We utilized the jackknife or “leave one out” procedure in order to build HMM. It is a cross-validation technique first developed by Quenouille²⁷, widely used to evaluate the actual predictive power of computational predictive model and to minimize the risk of over-fitting. Technically, the goal is to estimate the generalization performance of a predictive model as a random effect model. This is done by dropping in turn each observation and fitting the model for the remaining set of observations. The model is then used to predict the left-out observation. With this procedure, each observation has been predicted as a new observation. Gong²⁸ provided a detailed description of the jackknife procedure. Following the jackknife procedure, we randomly selected 3 different validation partitions with 45 samples of 90% of the participants to evaluate the discriminability of the proposed model in order to estimate the 8-year risk of developed T2DM. Subsequently, to evaluate the predictive performance of the multivariate HMM, we used AROC as a similarity measure. The AROCs for these validation datasets ranged from 0.73 to 0.869, demonstrating a high reliability of discrimination for the HMM model in repeated random-sample subsets. However, the final model was chosen based on the performance, both in terms of standard error and general behavior in each patient, on the validation dataset.

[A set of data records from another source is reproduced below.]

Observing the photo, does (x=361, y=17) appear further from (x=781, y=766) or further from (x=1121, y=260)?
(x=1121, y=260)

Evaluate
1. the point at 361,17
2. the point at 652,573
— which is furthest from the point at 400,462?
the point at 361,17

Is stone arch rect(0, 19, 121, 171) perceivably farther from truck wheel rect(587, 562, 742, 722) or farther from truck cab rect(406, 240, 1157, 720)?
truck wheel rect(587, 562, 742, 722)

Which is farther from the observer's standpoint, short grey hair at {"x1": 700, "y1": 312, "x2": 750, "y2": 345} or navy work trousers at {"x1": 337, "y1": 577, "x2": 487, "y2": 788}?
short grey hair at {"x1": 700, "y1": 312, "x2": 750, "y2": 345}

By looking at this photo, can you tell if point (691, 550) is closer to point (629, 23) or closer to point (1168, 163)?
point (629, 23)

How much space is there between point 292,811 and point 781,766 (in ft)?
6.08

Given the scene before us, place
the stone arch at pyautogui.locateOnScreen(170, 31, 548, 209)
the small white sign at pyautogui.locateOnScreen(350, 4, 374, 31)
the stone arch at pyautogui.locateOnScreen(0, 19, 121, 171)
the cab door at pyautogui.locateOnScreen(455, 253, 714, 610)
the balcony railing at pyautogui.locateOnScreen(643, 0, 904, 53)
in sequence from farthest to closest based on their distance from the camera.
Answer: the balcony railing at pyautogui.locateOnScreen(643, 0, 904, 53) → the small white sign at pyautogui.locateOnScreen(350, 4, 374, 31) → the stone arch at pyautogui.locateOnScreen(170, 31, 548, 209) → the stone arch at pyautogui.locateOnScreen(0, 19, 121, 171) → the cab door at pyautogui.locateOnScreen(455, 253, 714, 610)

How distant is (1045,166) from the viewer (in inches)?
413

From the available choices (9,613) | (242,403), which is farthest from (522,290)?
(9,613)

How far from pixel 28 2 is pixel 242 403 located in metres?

Figure 1 shows the predictive power of our proposed model over derived study sample, as described above, in term of AROC. Theoretically, the AROC can assume values between 0 and 1. However, the practical lower bound for a random classifier is 0.5, implying no discriminative capability, while an ideal classifier will take the value of 1. Figure 1 demonstrates graphically that we have a curve that mimics the Bell curve which means we have a large area under the curve. It has a good balance of sensitivity and specificity with an AROC value of 0.869 which is statistically significant with p-value < 0.05 and a narrow 95% Confidence Interval (CI).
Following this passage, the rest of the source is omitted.